Efficiently Trained Low-Resource Mongolian Text-to-Speech System Based On FullConv-TTS
This work addresses training efficiency for TTS systems, particularly in low-resource settings like Mongolian, but is incremental as it builds on existing CNN-based sequence synthesis techniques.
The authors tackled the problem of long training times in text-to-speech (TTS) systems by proposing a CNN-based model without RNN components, which reduced training time compared to classic models like Tacotron while maintaining speech quality.

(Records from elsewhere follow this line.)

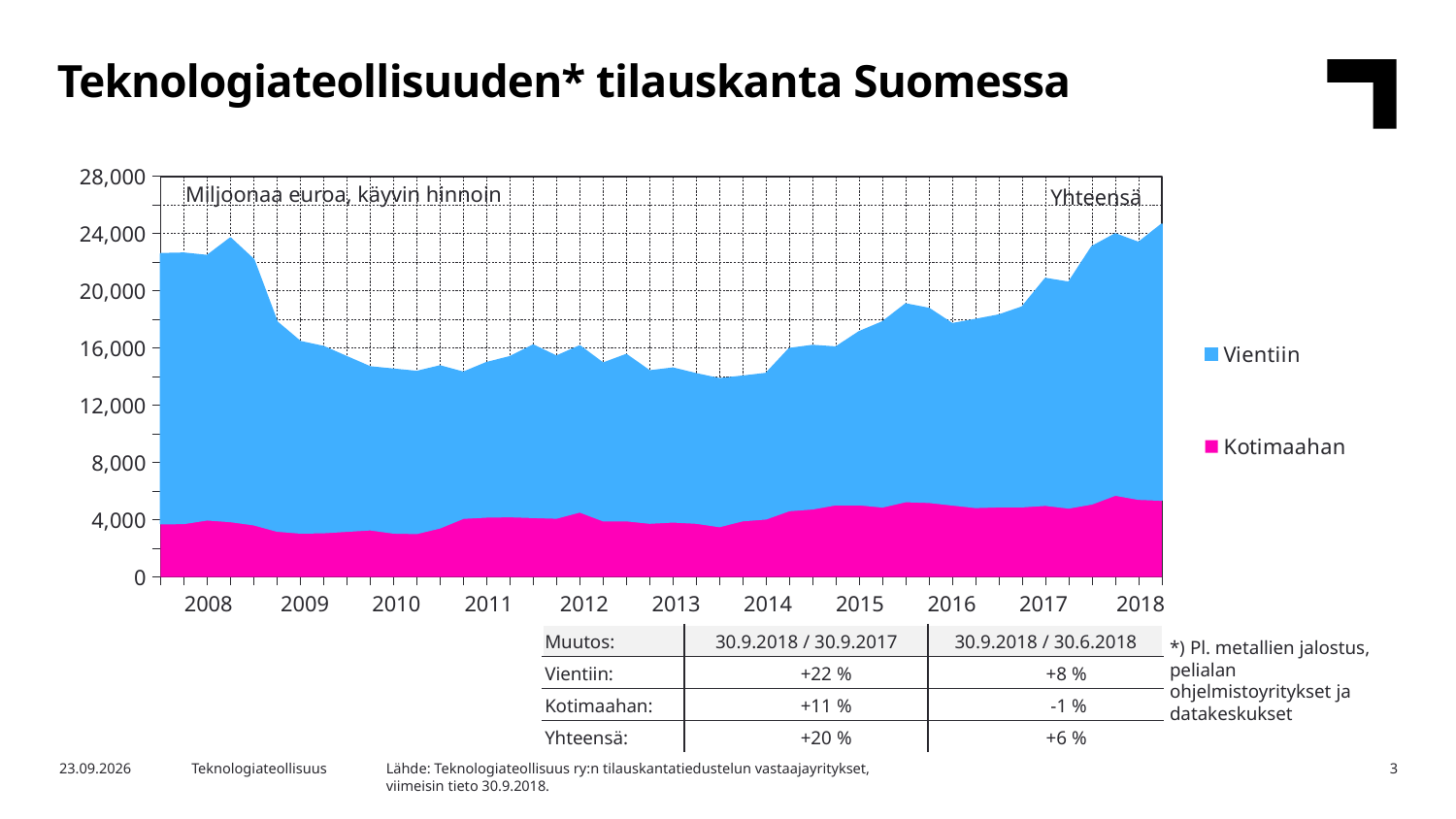
Which series is larger throughout the chart, Vientiin or Kotimaahan? Vientiin Which two series are listed in the chart legend? Vientiin and Kotimaahan Is the Kotimaahan value in 2009 greater or less than 4,000? less How many years are labelled on the x axis of the chart? 11 Does the total order book (Yhteensä) rise or fall from 2016 to 2018? rise Does the total order book (Yhteensä) rise or fall from 2008 to 2009? fall Is the total (Yhteensä) value at the end of 2018 greater or less than 20,000? greater Is the total (Yhteensä) value in 2013 greater or less than 16,000? less How many series does the chart legend list? 2 What unit label is shown inside the chart area at the top left? Miljoonaa euroa, käyvin hinnoin What kind of chart is shown on the slide? Stacked area chart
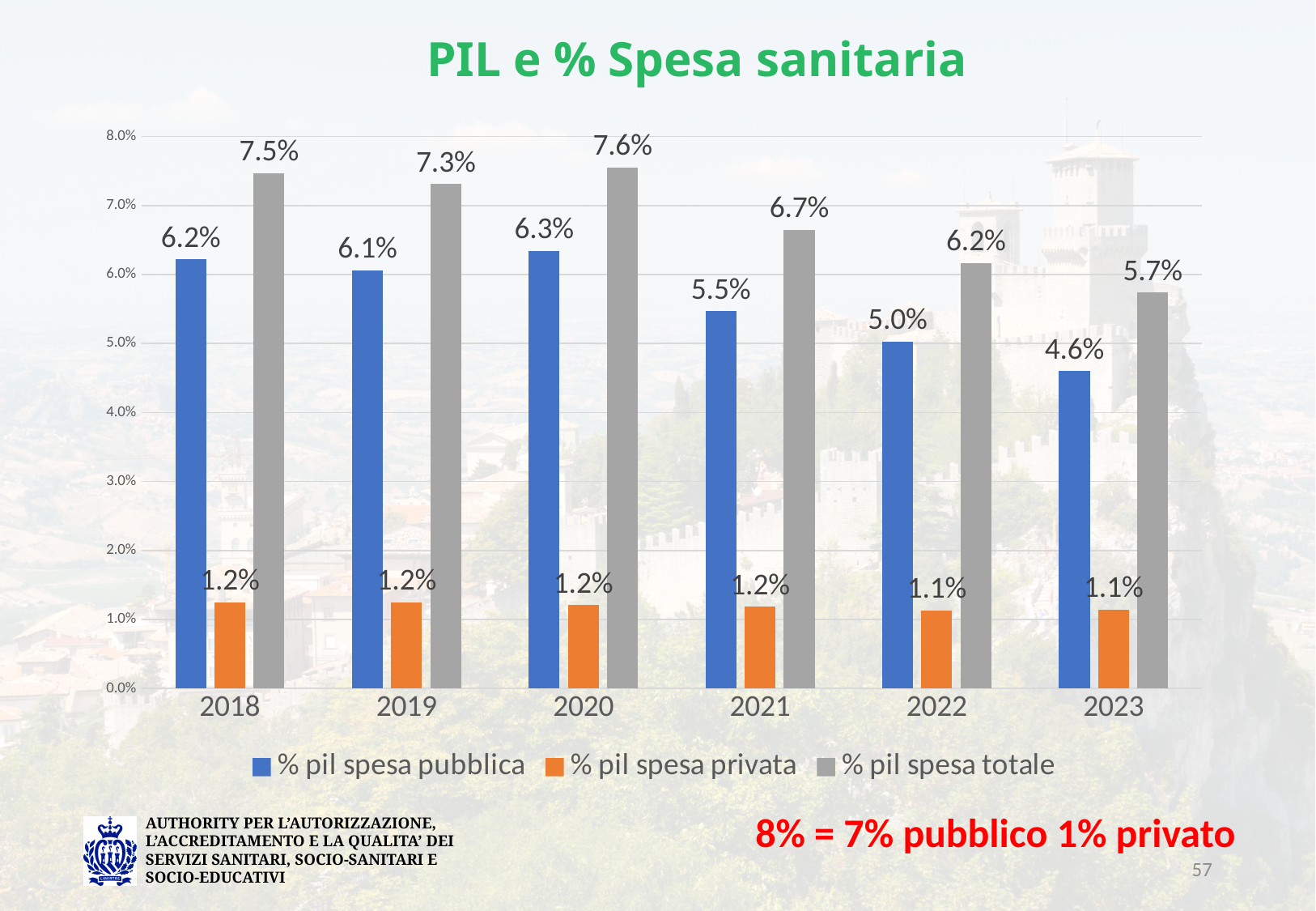
What is the value of % pil spesa privata for 2022? 1.1% Is the value of % pil spesa totale for 2021 greater or less than 7.0%? less Which year has the highest value for % pil spesa totale? 2020 Which is larger, % pil spesa pubblica in 2019 or in 2021? 2019 How many series does the legend list? 3 How many years are shown on the x axis? 6 Does % pil spesa pubblica rise or fall from 2020 to 2023? fall What is the difference between % pil spesa totale in 2018 and in 2023? 1.8% What is the value of % pil spesa totale for 2020? 7.6% Which year has the lowest value for % pil spesa pubblica? 2023 What kind of chart is shown on the slide? bar chart What is the value of % pil spesa pubblica for 2018? 6.2%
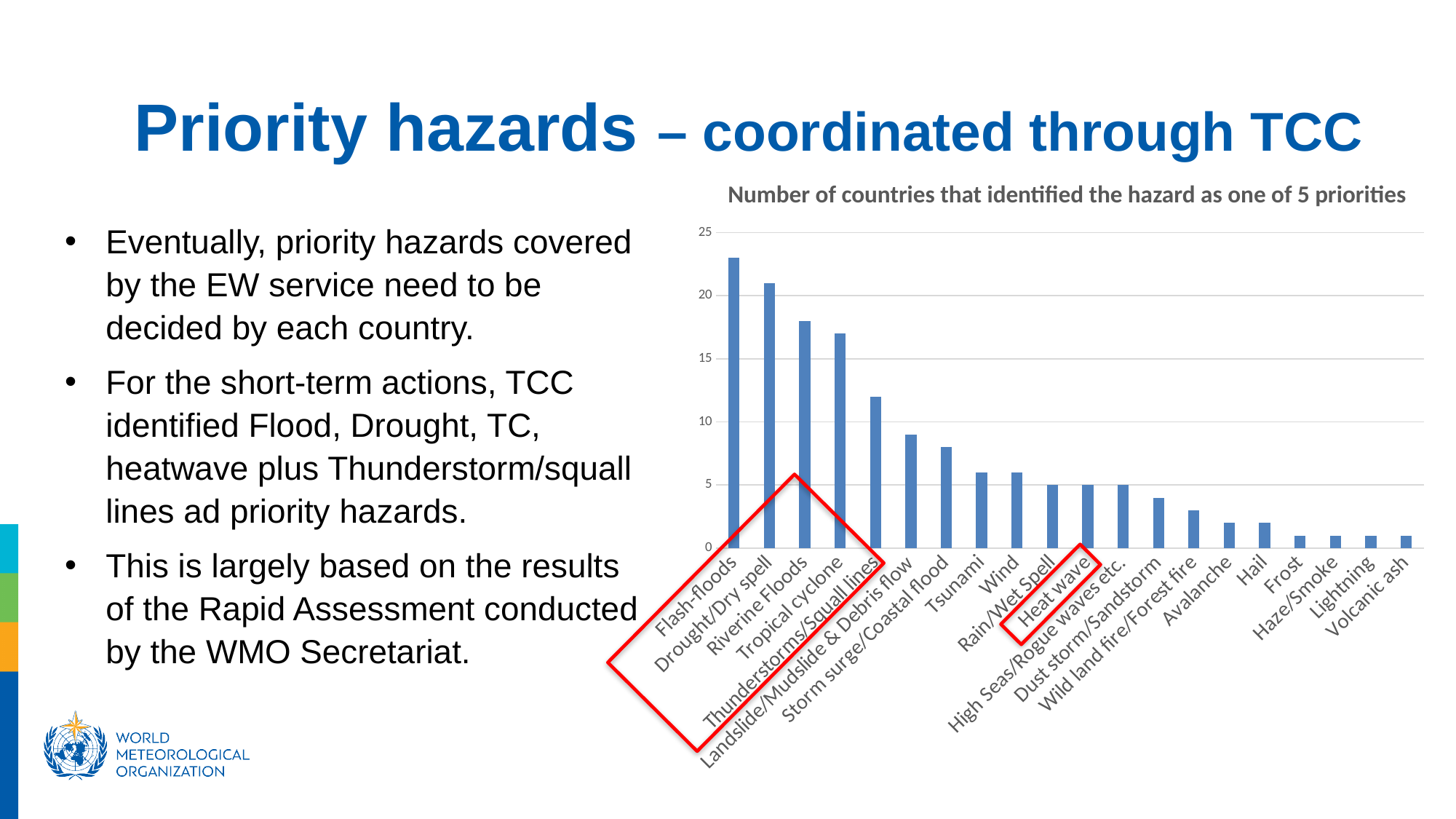
Is the value for Avalanche greater or less than 5? less What kind of chart is shown on the slide? bar chart Is the value for Flash-floods greater or less than 20? greater Which hazard has the highest number of countries identifying it as a priority? Flash-floods Do the values rise or fall moving from left to right along the x axis? fall How many hazard categories are shown on the x axis of the chart? 20 Which is larger, the value for Tsunami or the value for Dust storm/Sandstorm? Tsunami Is the value for Thunderstorms/Squall lines greater or less than 15? less What is the title of the chart? Number of countries that identified the hazard as one of 5 priorities Which is larger, the value for Drought/Dry spell or the value for Riverine Floods? Drought/Dry spell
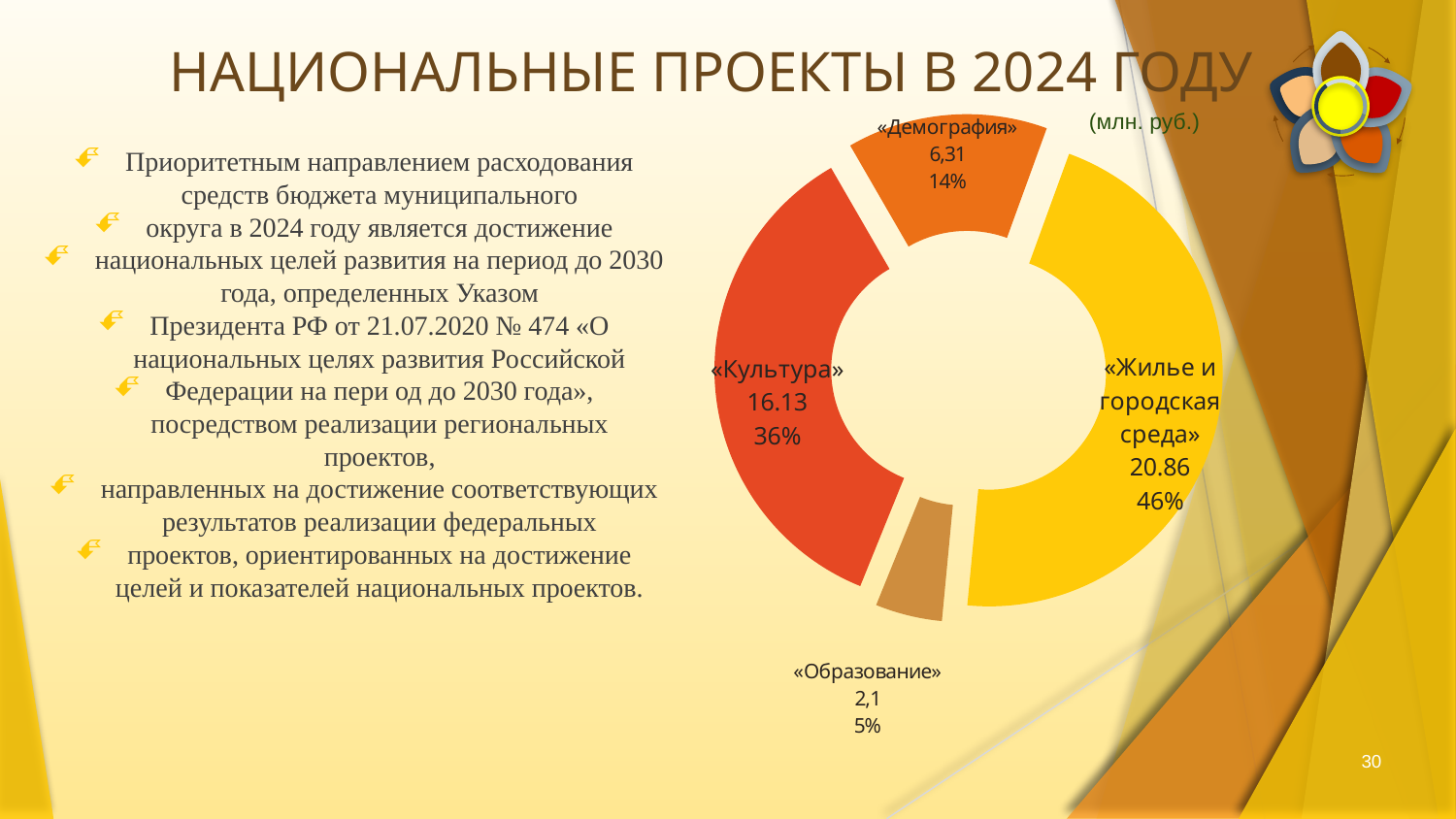
What is the difference between the values for «Жилье и городская среда» and «Культура»? 4.73 What is the value for «Культура»? 16.13 Which category has the largest share of the chart? «Жилье и городская среда» What percentage share does «Культура» have? 36% What type of chart is shown on the slide? Doughnut (pie) chart How many categories does the chart show? 4 Which category has the smallest share of the chart? «Образование» What is the value for «Жилье и городская среда»? 20.86 What is the value for «Образование»? 2,1 What is the value for «Демография»? 6,31 In what units are the chart values given? млн. руб. What percentage share does «Демография» have? 14%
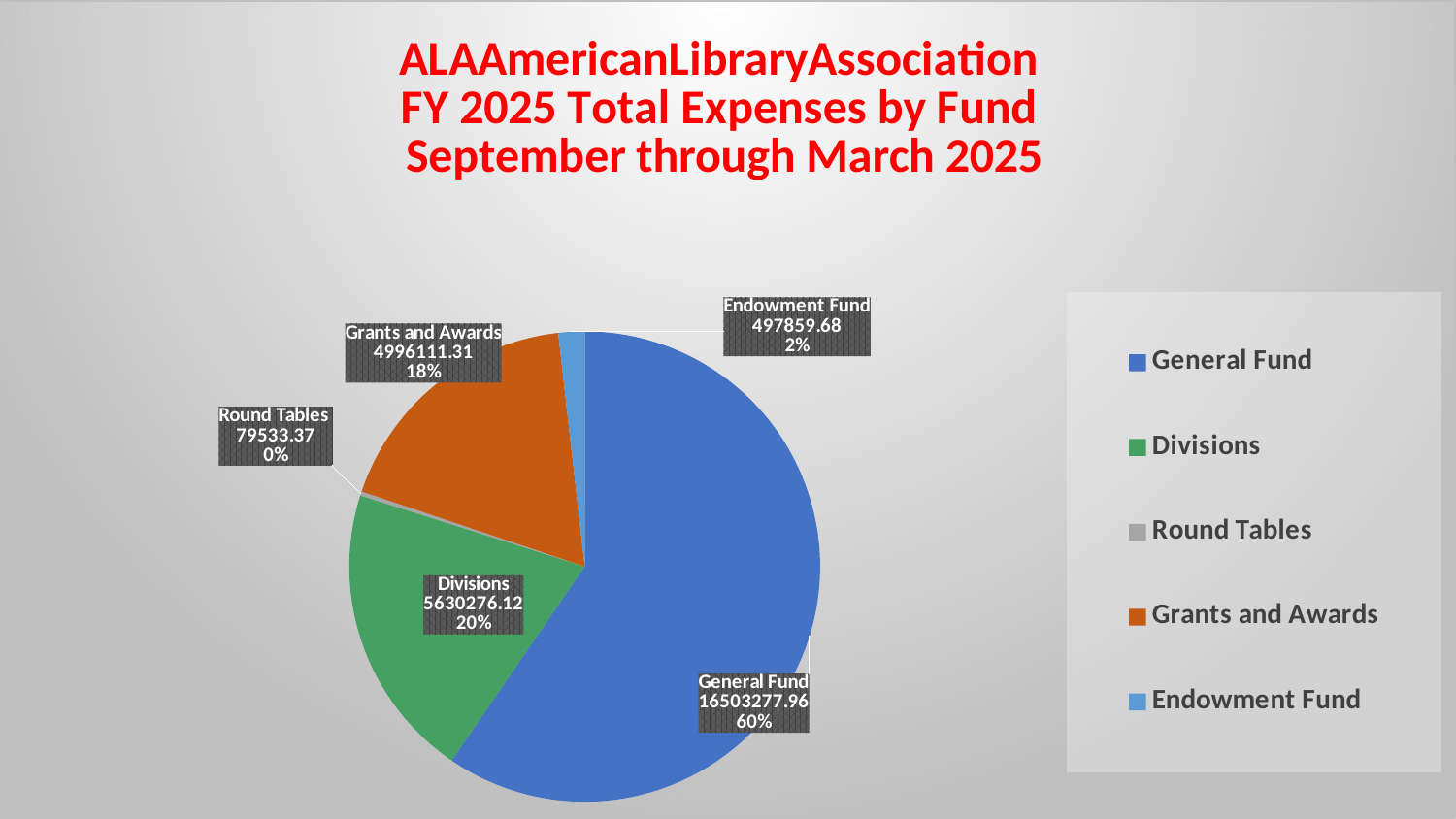
What type of chart is shown on the slide? Pie chart Which fund has the smallest expenses? Round Tables What share of the pie does the Grants and Awards slice represent? 18% Which fund has the largest expenses? General Fund What is the value for Divisions? 5630276.12 What is the value for Grants and Awards? 4996111.31 How many funds are shown in the legend? 5 What is the value for the General Fund slice? 16503277.96 What is the difference between the General Fund and Divisions values? 10873001.84 Which is larger, Divisions or Grants and Awards? Divisions What share of the pie does the Divisions slice represent? 20% What is the value for the Endowment Fund? 497859.68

Recurrent Neural Networks (RNNs) have become the standard modeling technique for sequence data, and are used in a number of novel text-to-speech models. However, training a TTS model including RNN components has certain requirements for GPU performance and takes a long time. In contrast, studies have shown that CNN-based sequence synthesis technology can greatly reduce training time in text-to-speech models while ensuring a certain performance due to its high parallelism. We propose a new text-to-speech system based on deep convolutional neural networks that does not employ any RNN components (recurrent units). At the same time, we improve the generality and robustness of our model through a series of data augmentation methods such as Time Warping, Frequency Mask, and Time Mask. The final experimental results show that the TTS model using only the CNN component can reduce the training time compared to the classic TTS models such as Tacotron while ensuring the quality of the synthesized speech.